* Document text *
☆ ☆ ☆ ☆ ☆ ☆ ☆
Today, before writing this letter, one of our member organisations also sent a request for an extension of the East Coast rock lobster season, explaining in detail the reasons for the request. It revolves around the livelihoods of thousands of subsistence families along the Eastern Cape shoreline. It would be interesting to see just how serious you are about bringing about long-term sustainable solutions as much as addressing urgent social challenges through powers which reside with you as the custodian. Your department reacts swiftly when extensions, roll-overs, area relocations and more are requested by big companies but always seem to have a readily available excuse when coastal communities lodge similar requests.
You have given our fishing communities a small-scale fisheries policy that cannot produce any form of economic viability for its intended beneficiaries because you had already allocated the required resources to the commercial sectors and have effectively tied these resources up for years to come. You continually create expectations within our coastal communities by promoting policies which have no chance of bringing about the urgent socio-economic changes we so urgently need. You protect the one resource (West Coast rock lobster) that could still provide interim relief for our coastal communities for the next three years with such ferocity that begs the question, in whose interest?
It is our firm belief that it is every citizen’s duty to vote but also to question before doing so. Why, then, would we, as the fisher-folk of South Africa, vote for a government that is guided by a constitution that entrenches the protection of human rights and guarantees its citizens a better life and yet practises something completely contrary, as can be demonstrated by the abject poverty and explosion of social ills now almost commonplace in our once vibrant coastal fishing communities.
☆ ☆ ☆ ☆ ☆ ☆ ☆
* Written task A *
Using the fisheries letter above, decide whether each statement agrees with it: (i) the member organisation asked for an extension of the West Coast rock lobster season; (ii) the department is said to react swiftly to requests from big companies; (iii) the writers hold that every citizen has a duty to vote. Answer yes or no for each and quote the deciding words.
☆ ☆ ☆ ☆ ☆ ☆ ☆
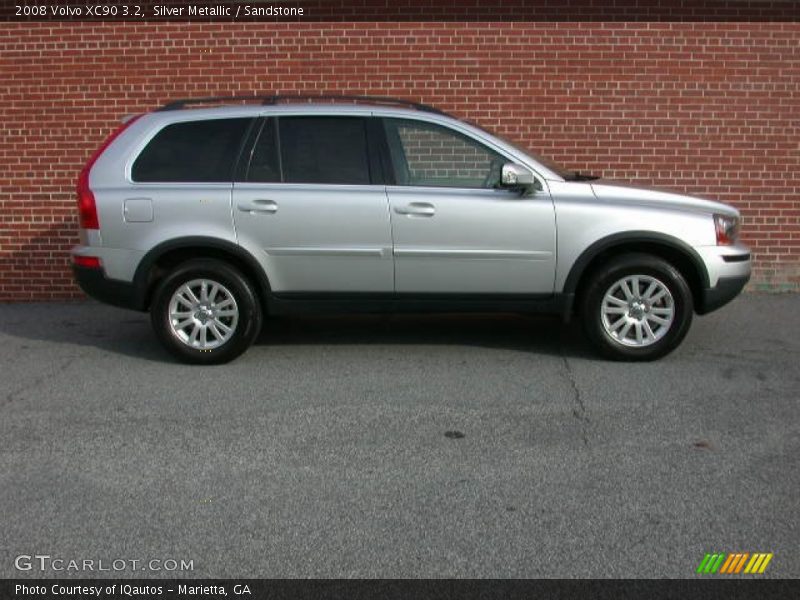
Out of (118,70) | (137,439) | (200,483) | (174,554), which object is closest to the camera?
(174,554)

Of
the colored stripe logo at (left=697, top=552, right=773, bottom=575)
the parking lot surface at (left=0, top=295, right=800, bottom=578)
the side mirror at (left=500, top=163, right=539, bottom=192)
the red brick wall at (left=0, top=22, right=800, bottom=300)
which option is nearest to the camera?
the colored stripe logo at (left=697, top=552, right=773, bottom=575)

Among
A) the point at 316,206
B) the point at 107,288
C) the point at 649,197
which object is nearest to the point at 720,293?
the point at 649,197

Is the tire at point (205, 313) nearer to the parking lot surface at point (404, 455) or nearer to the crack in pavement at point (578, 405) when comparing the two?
the parking lot surface at point (404, 455)

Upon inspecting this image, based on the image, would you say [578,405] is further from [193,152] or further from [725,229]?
[193,152]

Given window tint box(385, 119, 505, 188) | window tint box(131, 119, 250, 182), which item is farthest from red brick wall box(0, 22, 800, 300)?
window tint box(131, 119, 250, 182)

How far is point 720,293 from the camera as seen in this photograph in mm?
6875

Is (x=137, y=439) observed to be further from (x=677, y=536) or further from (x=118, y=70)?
(x=118, y=70)

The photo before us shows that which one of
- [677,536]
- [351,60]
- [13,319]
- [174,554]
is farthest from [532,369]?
[13,319]

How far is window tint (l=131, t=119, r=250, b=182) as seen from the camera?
22.6ft

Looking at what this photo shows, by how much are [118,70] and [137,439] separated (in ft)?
17.2

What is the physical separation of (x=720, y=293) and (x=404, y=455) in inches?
119

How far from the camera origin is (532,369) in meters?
6.78

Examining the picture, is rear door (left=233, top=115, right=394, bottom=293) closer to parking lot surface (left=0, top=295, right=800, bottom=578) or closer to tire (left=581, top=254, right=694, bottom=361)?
parking lot surface (left=0, top=295, right=800, bottom=578)

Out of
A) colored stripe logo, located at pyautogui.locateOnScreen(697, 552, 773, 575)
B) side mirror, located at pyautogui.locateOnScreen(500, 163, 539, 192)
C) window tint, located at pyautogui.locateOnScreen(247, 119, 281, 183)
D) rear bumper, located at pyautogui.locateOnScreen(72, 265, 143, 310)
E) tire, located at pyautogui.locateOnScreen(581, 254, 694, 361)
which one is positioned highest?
window tint, located at pyautogui.locateOnScreen(247, 119, 281, 183)
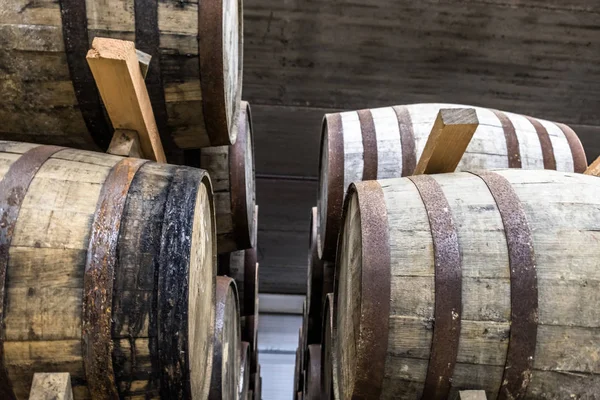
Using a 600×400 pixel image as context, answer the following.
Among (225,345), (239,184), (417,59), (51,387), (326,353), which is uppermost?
(417,59)

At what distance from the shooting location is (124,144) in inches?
68.4

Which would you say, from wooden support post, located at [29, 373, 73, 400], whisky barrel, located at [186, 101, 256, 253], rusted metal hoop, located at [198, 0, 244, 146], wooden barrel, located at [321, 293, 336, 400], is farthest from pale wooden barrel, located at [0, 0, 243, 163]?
wooden barrel, located at [321, 293, 336, 400]

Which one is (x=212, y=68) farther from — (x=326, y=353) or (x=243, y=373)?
(x=243, y=373)

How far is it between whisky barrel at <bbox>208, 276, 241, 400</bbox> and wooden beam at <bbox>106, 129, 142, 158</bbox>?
0.81m

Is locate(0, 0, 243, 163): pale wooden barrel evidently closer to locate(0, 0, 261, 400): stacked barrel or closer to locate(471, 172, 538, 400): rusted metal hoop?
locate(0, 0, 261, 400): stacked barrel

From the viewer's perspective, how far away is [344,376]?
5.95 feet

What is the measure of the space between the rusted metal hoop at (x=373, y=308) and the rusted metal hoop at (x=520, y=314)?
13.8 inches

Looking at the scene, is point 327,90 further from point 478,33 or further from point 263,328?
point 263,328

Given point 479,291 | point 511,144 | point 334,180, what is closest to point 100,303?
point 479,291

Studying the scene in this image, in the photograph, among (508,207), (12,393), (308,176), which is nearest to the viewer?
(12,393)

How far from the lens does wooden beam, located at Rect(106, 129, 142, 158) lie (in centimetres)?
172

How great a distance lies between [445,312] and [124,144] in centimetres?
120

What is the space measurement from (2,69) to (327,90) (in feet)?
12.2

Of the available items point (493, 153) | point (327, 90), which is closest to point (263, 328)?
point (327, 90)
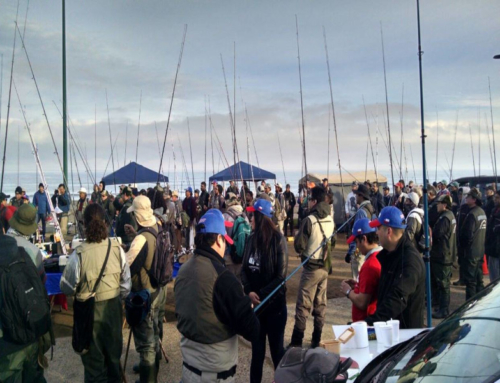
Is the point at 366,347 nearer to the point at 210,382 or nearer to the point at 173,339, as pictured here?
the point at 210,382

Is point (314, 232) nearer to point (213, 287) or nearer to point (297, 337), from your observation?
point (297, 337)

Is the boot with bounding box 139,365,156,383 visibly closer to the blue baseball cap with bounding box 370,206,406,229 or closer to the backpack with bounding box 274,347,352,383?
the backpack with bounding box 274,347,352,383

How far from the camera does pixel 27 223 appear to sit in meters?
4.12

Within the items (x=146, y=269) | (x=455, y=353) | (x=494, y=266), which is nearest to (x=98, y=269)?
(x=146, y=269)

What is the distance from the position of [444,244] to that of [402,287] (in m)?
4.12

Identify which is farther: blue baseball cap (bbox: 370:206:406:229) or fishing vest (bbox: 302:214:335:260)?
fishing vest (bbox: 302:214:335:260)

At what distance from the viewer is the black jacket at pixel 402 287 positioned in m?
3.36

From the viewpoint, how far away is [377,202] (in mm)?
14648

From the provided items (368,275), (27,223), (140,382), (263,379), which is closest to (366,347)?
(368,275)

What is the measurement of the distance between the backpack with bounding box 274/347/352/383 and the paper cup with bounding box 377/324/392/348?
836mm

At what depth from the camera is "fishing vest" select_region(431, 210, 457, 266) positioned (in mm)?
6953

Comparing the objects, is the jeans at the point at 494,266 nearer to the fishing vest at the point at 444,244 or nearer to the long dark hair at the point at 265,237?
the fishing vest at the point at 444,244

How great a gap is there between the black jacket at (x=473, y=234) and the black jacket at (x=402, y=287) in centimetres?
437

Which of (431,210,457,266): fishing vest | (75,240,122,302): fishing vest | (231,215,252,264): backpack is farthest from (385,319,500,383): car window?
(431,210,457,266): fishing vest
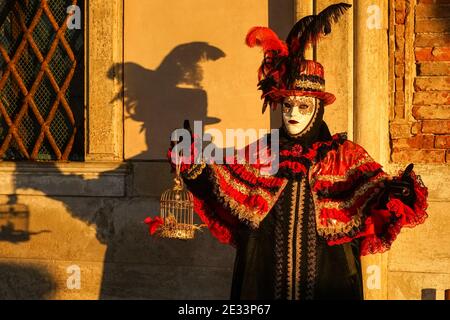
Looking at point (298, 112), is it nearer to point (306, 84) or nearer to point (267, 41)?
point (306, 84)

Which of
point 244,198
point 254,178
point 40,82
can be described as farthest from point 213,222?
point 40,82

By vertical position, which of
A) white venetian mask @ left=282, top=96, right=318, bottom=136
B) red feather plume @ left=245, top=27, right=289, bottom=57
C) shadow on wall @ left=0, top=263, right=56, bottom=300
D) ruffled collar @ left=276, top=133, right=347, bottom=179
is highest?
red feather plume @ left=245, top=27, right=289, bottom=57

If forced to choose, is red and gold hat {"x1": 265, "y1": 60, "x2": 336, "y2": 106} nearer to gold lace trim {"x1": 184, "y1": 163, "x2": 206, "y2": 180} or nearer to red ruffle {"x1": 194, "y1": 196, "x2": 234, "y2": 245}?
gold lace trim {"x1": 184, "y1": 163, "x2": 206, "y2": 180}

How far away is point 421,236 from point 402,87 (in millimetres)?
1111

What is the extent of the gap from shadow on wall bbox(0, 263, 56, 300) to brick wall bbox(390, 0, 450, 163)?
3.03 meters

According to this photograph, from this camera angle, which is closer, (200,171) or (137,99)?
(200,171)

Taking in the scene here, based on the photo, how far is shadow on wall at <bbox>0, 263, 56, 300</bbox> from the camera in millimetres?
7730

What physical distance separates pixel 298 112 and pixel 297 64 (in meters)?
0.30

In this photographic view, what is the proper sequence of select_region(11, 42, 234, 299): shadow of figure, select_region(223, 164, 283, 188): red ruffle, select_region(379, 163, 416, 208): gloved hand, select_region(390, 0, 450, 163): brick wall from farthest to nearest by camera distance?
select_region(11, 42, 234, 299): shadow of figure → select_region(390, 0, 450, 163): brick wall → select_region(223, 164, 283, 188): red ruffle → select_region(379, 163, 416, 208): gloved hand

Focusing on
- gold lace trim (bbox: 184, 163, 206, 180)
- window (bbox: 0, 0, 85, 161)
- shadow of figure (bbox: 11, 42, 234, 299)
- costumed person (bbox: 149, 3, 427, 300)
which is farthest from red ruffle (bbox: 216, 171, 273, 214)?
window (bbox: 0, 0, 85, 161)

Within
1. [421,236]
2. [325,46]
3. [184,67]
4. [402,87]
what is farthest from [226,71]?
[421,236]

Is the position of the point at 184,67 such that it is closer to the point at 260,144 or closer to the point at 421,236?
the point at 260,144

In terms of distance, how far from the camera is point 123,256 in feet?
24.7

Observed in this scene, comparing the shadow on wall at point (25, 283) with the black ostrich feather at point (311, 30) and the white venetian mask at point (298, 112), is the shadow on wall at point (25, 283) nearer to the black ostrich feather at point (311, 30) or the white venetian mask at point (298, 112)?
the white venetian mask at point (298, 112)
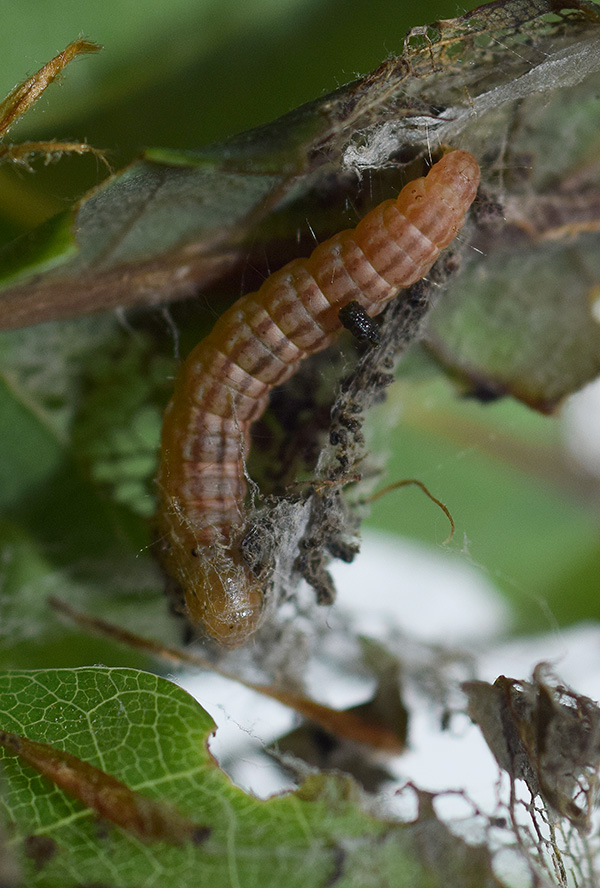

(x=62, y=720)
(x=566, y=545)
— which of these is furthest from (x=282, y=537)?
(x=566, y=545)

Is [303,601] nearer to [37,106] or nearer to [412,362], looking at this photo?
[412,362]

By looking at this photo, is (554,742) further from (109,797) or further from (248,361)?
(248,361)

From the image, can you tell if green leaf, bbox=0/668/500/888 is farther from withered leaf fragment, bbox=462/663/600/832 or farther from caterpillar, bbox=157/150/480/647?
caterpillar, bbox=157/150/480/647

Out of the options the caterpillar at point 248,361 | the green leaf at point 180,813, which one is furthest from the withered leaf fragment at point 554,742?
the caterpillar at point 248,361

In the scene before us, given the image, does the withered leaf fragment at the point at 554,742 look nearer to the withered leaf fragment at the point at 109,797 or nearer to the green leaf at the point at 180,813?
the green leaf at the point at 180,813

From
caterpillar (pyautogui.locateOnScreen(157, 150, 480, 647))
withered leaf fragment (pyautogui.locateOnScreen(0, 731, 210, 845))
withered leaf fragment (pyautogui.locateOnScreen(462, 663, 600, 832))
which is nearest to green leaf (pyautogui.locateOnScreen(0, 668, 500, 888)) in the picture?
withered leaf fragment (pyautogui.locateOnScreen(0, 731, 210, 845))

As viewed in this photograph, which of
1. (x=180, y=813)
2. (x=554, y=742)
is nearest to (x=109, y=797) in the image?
(x=180, y=813)
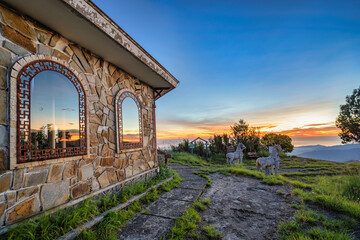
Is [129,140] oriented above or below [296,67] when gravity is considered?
below

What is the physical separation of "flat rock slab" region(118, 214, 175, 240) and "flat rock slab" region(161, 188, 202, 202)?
3.22 ft

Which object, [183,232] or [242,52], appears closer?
[183,232]

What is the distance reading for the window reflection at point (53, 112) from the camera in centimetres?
228

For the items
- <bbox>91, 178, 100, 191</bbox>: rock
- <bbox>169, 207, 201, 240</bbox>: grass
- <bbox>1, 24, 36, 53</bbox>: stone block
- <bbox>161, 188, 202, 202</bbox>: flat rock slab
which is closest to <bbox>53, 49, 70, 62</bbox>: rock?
<bbox>1, 24, 36, 53</bbox>: stone block

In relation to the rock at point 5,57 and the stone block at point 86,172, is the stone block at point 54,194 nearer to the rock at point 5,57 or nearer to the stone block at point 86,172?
the stone block at point 86,172

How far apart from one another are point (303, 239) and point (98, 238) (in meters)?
2.95

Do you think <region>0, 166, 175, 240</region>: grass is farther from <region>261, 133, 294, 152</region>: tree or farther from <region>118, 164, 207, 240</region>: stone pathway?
<region>261, 133, 294, 152</region>: tree

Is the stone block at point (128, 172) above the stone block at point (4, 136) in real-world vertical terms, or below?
below

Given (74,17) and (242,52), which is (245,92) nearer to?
(242,52)

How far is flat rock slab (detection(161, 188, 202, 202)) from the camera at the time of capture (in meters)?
3.66

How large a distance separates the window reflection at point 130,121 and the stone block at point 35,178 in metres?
1.74

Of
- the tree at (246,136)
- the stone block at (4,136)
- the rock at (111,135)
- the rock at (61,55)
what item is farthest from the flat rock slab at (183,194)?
the tree at (246,136)

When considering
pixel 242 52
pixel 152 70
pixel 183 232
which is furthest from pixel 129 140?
pixel 242 52

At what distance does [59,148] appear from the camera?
241cm
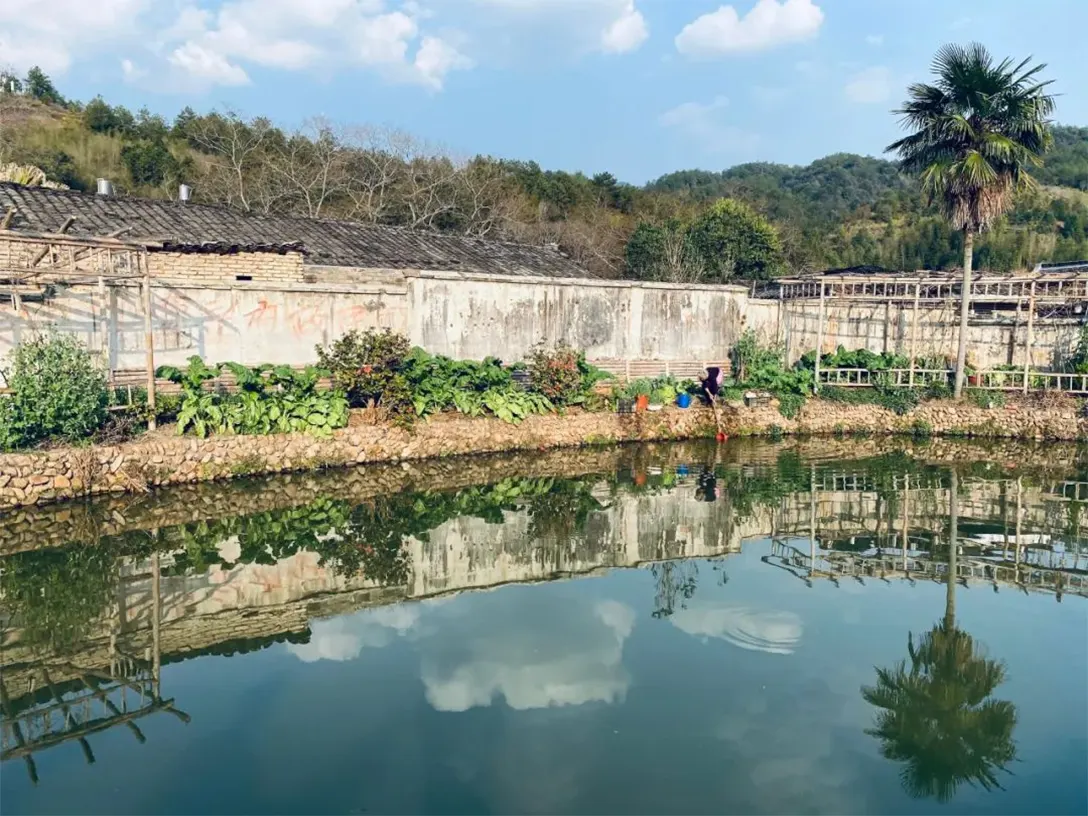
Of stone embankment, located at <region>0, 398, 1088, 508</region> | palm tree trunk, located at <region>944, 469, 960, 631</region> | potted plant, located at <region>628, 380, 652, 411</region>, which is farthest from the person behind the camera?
☆ ☆ ☆ ☆ ☆ ☆ ☆
* Written task B *
Pick out every row above that contains the string "furthest", treating uppercase and lowercase as different, and copy each of those rows in full.

* Full output A *
(i) No: "an extension of the East Coast rock lobster season"
(ii) Yes: "Your department reacts swiftly when extensions, roll-overs, area relocations and more are requested by big companies"
(iii) Yes: "it is every citizen’s duty to vote but also to question before doing so"

* Full output B *
— which of these is furthest from (x=282, y=537)?
Out of the options the caterpillar at point 248,361 | the green leaf at point 180,813, which one is furthest from the withered leaf fragment at point 554,742?
which is furthest from pixel 129 140?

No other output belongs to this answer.